At 21-27, the Bullets have again made an art form of overachieving under Coach Wes Unseld. "I don't like that word," Unseld said. "I'd rather have good players."
But he has some, and he knows it.
King has been dazzling in a season that has re-established him among the league's elite powers. At 34, he is third in the league in scoring at 29.9 per game. More importantly, he has been the catalyst that has re-established interest in the franchise.
After 22 home dates Washington has drawn 254,974 persons to Capital Centre, an average of 11,590 per game. That's just 24th in the league, but it's the Bullets' best since 1986-87 and just the third time since the 1979-80 season that Washington is averaging more than 11,000.
The closest Washington has gotten to .500 was four games under, and that was before injuries stripped the Bullets of half their team. They've played the last four games without Walker (strained knee ligament) and will be without him for at least two more weeks. Backcourt partner Haywoode Workman also is out, with a strained groin.
"We're kind of beat up at the moment," King said. "Hopefully these guys will be able to heal. Darrell we know is going to be out longer than after the all-star break. What's really going to give this team a boost is that John Williams is going to be back. . . . Once we get Haywoode and Darrell back into the rotation, you'll be looking at a pretty good team."

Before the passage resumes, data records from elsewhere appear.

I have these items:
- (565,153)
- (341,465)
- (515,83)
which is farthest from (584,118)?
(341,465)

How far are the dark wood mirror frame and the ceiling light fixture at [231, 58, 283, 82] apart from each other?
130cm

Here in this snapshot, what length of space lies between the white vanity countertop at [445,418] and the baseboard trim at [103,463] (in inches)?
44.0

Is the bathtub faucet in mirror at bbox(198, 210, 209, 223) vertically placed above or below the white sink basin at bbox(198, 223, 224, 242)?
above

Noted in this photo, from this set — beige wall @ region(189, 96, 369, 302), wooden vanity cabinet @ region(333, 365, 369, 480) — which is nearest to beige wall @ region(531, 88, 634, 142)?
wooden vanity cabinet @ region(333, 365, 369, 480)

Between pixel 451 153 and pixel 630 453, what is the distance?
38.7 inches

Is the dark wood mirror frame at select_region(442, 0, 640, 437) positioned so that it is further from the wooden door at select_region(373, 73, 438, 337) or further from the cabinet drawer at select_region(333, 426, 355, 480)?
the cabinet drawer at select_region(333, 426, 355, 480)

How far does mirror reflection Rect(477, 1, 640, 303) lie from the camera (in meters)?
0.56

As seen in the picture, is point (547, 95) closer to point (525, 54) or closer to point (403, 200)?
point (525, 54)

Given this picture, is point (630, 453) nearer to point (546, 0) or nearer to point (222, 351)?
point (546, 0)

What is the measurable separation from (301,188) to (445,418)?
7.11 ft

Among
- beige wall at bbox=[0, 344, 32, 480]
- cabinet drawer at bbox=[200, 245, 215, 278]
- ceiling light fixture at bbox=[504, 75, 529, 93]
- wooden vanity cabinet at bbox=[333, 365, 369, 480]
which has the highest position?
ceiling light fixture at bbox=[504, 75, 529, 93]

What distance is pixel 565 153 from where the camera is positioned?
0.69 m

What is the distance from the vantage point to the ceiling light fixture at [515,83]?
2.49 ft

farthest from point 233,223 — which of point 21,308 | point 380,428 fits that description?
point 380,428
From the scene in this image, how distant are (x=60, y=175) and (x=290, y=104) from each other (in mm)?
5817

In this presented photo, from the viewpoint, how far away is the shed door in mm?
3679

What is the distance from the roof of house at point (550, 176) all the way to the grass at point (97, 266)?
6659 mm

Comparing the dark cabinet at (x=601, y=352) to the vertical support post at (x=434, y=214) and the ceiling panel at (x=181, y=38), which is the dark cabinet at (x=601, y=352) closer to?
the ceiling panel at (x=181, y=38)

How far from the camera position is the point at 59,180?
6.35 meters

At the least, the Bullets have been harder to beat at Capital Centre. They were 20-21 at home last season, their first losing mark in more than 20 years. This year they're 15-7 with notches over quality opponents (Detroit, Chicago, Boston, Atlanta, Golden State).
Still, there have been stretches of poor play from a team that is, after all, six games under .500 and fighting to hold the eighth playoff spot in a weakened conference.
The enigmatic Williams, almost certain to return on Washington's Texas trip next week, would solve a load of problems. He would give them a consistent third scorer, something desperately needed with Eackles' erratic play. He would help bring the ball up against pressure. He would give them a low-post defender and rebounder.
But "he's going to have to work his way in with us, not the other way around," Walker said. "I don't mean that to be bad. But Harvey's playing great, Bernard's playing great. I'm sure John's going to try to work his way in. He's not going to be able to play a lot at first either. He has to work his way into shape."
Eventually, it could also pose a problem, since Williams's natural position is power forward. That's where Grant has excelled this season, despite giving away pounds almost every night. In his third season, Grant has blossomed, averaging 19.4 points and 7.5 rebounds.
Williams could be moved to center, but Washington has a nice arrangement there now with Jones and Ellison, and rookie Greg Foster is already not getting the kind of time he needs. Between Jones and Ellison, the Bullets get 10.2 points, 11.8 rebounds and 4.1 blocks a night.
"We have guys who can step up," Jones said. "Hopefully, John will be back. . . . We'll still be pretty strong. We'll still have some other guys we can count on that will be able to step up and carry the ballclub."
First, the Bullets have to get healthy. When Workman and Walker get back Washington should be improved depth-wise. Rookie guard A. J. English has improved with his extended playing time, and the Bullets are hopeful Eackles can snap himself into shape.
"He's really been playing rocky since he's been back," King said. "He's been up and down. If we can get him playing consistently the second half we'll be a formidable team to play."